My journey to unravel complex actions of thyroid hormone: was it fate or destiny?

    1. Sheue-yann Cheng
    1. Laboratory of Molecular Biology, Center for Cancer Research, National Cancer Institute, National Institutes of Health, 37 Convent Drive, Room 5128, Bethesda, Maryland 20892‐4264, USA
    1. Correspondence should be addressed to S-y Cheng; Email: chengs{at}mail.nih.gov

    I am the youngest of five children in a Chinese family. My father was deprived of a high school education because he needed to help my grandfather's family business. During my father's childhood living in a small village in Southern Taiwan, it was very common that children were not encouraged to seek education beyond the elementary school level, as the few high schools in the country were located many miles away and because the financial needs of the families had precedence. However, my father was a self-educated man. While learning how to run a business from my grandfather, he somehow got hold of a copy of Analects of Confucius (Lúnyû), a collection of sayings and ideas attributed to the Chinese philosopher Confucius and his contemporaries.
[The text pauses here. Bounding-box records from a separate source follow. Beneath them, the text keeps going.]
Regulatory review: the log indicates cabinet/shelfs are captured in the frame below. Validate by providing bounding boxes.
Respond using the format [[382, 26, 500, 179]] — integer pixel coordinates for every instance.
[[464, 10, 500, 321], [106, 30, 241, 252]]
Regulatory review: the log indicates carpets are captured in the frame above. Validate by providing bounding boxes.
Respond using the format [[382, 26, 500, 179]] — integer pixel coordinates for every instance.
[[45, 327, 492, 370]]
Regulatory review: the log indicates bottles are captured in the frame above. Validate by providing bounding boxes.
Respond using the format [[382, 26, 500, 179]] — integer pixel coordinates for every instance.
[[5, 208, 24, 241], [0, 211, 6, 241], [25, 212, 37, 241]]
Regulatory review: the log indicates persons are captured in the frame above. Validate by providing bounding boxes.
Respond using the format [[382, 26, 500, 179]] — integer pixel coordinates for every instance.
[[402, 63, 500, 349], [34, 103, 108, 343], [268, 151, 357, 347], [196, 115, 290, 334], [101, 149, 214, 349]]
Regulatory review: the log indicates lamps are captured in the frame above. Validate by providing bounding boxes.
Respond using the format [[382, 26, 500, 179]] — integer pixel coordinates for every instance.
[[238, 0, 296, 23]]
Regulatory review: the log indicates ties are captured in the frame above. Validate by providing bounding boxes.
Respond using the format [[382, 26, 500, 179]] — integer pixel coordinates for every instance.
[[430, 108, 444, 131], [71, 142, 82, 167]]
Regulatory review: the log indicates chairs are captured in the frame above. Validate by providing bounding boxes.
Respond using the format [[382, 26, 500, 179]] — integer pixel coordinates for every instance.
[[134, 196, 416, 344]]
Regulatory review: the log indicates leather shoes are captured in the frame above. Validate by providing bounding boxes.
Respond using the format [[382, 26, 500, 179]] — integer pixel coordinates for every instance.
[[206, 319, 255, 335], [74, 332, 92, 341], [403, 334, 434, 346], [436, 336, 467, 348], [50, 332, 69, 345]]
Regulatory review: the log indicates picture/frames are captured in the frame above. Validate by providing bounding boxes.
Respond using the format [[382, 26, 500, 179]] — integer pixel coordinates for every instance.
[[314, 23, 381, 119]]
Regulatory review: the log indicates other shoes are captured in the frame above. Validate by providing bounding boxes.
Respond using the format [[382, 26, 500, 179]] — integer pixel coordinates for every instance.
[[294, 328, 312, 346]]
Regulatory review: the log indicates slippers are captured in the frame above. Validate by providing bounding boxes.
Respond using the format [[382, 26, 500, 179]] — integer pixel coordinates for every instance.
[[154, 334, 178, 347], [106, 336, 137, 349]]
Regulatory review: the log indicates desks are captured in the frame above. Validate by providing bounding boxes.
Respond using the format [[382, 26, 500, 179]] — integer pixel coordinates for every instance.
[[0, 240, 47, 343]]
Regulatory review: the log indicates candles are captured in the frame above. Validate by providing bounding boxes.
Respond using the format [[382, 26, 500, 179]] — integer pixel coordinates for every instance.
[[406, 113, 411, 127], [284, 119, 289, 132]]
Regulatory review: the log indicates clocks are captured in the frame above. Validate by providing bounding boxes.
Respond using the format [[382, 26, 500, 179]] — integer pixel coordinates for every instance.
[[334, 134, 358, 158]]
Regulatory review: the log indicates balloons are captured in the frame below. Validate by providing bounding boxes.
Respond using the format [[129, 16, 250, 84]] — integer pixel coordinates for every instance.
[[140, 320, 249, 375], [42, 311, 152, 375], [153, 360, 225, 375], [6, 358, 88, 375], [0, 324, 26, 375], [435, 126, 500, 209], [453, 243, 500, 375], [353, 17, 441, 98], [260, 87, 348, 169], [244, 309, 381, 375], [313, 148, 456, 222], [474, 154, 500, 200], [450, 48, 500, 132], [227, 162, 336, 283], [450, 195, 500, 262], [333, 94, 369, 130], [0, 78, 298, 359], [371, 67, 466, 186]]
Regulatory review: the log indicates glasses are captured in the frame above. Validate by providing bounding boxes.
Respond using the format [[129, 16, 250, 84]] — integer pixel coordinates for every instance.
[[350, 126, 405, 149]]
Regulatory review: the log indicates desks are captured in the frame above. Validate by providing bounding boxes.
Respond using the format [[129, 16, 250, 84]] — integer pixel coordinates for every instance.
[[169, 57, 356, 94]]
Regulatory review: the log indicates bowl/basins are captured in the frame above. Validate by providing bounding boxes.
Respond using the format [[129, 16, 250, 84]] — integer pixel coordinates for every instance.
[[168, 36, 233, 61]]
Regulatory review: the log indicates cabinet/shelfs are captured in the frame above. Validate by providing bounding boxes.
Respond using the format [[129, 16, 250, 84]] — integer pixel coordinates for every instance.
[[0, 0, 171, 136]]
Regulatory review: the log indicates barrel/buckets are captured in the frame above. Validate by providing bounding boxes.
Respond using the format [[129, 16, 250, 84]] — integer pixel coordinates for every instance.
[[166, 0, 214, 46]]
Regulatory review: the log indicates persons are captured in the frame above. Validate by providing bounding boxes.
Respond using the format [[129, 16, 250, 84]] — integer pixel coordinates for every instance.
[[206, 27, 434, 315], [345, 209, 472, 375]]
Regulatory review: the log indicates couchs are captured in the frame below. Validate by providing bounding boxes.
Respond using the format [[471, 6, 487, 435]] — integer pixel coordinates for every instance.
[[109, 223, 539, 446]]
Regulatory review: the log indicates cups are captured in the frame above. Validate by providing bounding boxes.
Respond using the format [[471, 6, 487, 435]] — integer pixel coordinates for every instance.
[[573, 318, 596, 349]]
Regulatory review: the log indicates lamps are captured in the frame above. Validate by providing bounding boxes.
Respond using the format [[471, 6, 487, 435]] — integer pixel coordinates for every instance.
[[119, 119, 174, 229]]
My father believed in the essence of the Confucian teaching that students should become ethically well-cultivated men. They should be devoted to their parents and older siblings and should carry themselves with dignity, and embody integrity and virtues in all things. When my father did not understand the words in Lúnyû, he would look them up in the dictionary. When the meaning of the sentences confounded him, he would stop by to see his teachers at the elementary school for clarification. Those teachers, realizing my father's thirst for learning, voluntarily tutored him at nights in other subjects taught at the high school level: mathematics, geography, history, and Chinese literature. However, I believe that it was Confucius' teachings that had shaped what my father was: a man who was disciplined, diligent, and respectful of parents; one who listened more and spoke less, and, above all, who held a deep reverence and admiration for scholars and a strong belief in the value of education.